LIST OF TASKS |
**a)** In the systemctl excerpt, which option can you add to the enable command so the service also starts right away?
**b)** Quote the systemctl excerpt word for word from "# systemctl mask" to "to boot into.".

EXCERPT PROVIDED |

Shell search patterns are accepted as arguments to have systemctl list-unit-files only show units that match the specified pattern.
# systemctl enable ex_unit...
Enable a unit. ex_unit can be a unit name or unit path.
Enabling a unit means that it will automatically start at boot time. After an enable, systemd does the equivalent of a # systemctl daemon-reload. If you want the service to be immediately started, as well, you can add the --now option to this command.
systemctl enable creates a symbolic link from the target unit's wants directory that is specified in example.service's [Install] section (e.g., /etc/systemd/system/multi-user.target.wants/example.service) to example.service's unit file (e.g., /etc/systemd/system/example.service).
# systemctl enable example.service
Created symlink from /etc/systemd/system/multi-user.target.wants/example.service to /etc/systemd/system/example.service

The /etc/systemd/system/example.service file has a section stating the following:

[Install]
WantedBy=multi-user.target

A service can be started without first being enabled.

# systemctl disable ex_unit...
Disable a unit.
Disabling a unit means that it will not automatically start at boot time. After a disable, systemd does the equivalent of a # systemctl daemon-reload. If ex_unit is currently running, it will not be stopped by this command. However, you can immediately stop it by adding the --now option.
# systemctl reenable ex_unit...
Re-enable a unit. This command is equivalent to disabling and enabling the unit in question. It is useful to reset the symbolic links a unit file is enabled with to the defaults configured in its [Install] section.
# systemctl mask ex_unit...
Mask a unit. This is a stronger version of the disable subcommand, since it prohibits all kinds of activation of the unit.
systemd accomplishes this by symbolically linking the name of the unit file in /etc/systemd/system to /dev/null. Therefore, if you need to mask a unit, first remove, move, or rename the unit file in question in /etc/systemd/system, so that systemd can create the appropriate symbolic link.
# sytemctl unmask ex_unit...
Unmask a unit.
systemctl get-default
Display the default systemd target. This returns the target unit name default.target is aliased (symbolically linked) to.
# systemctl set-default example.target
Set the default target to boot into.

STORED DATA |
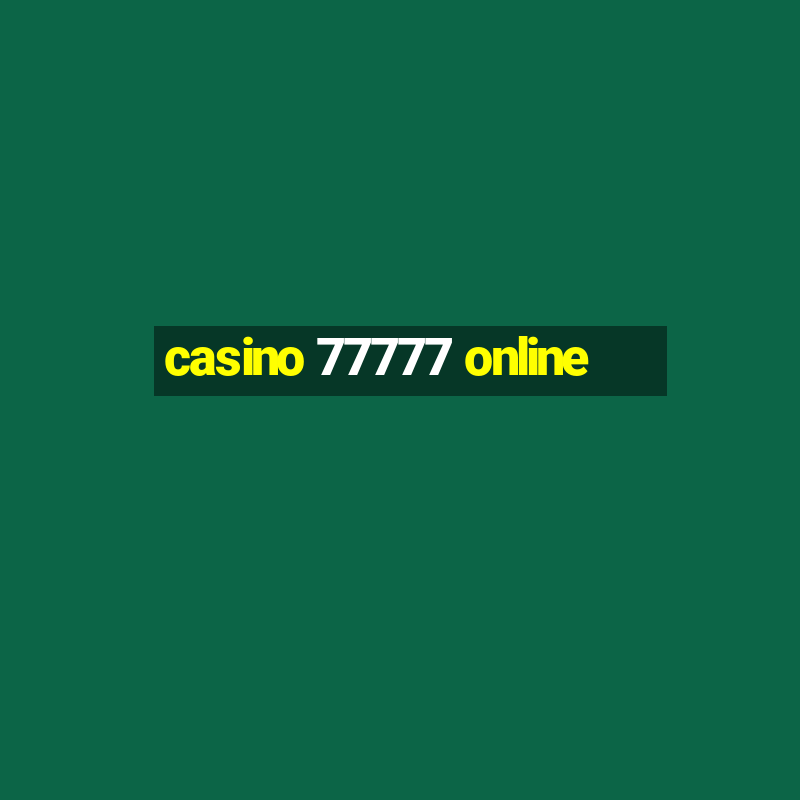 casino 77777 online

SOLUTIONS IN ORDER |
**a)** The --now option.

**b)**
# systemctl mask ex_unit...
Mask a unit. This is a stronger version of the disable subcommand, since it prohibits all kinds of activation of the unit.
systemd accomplishes this by symbolically linking the name of the unit file in /etc/systemd/system to /dev/null. Therefore, if you need to mask a unit, first remove, move, or rename the unit file in question in /etc/systemd/system, so that systemd can create the appropriate symbolic link.
# sytemctl unmask ex_unit...
Unmask a unit.
systemctl get-default
Display the default systemd target. This returns the target unit name default.target is aliased (symbolically linked) to.
# systemctl set-default example.target
Set the default target to boot into.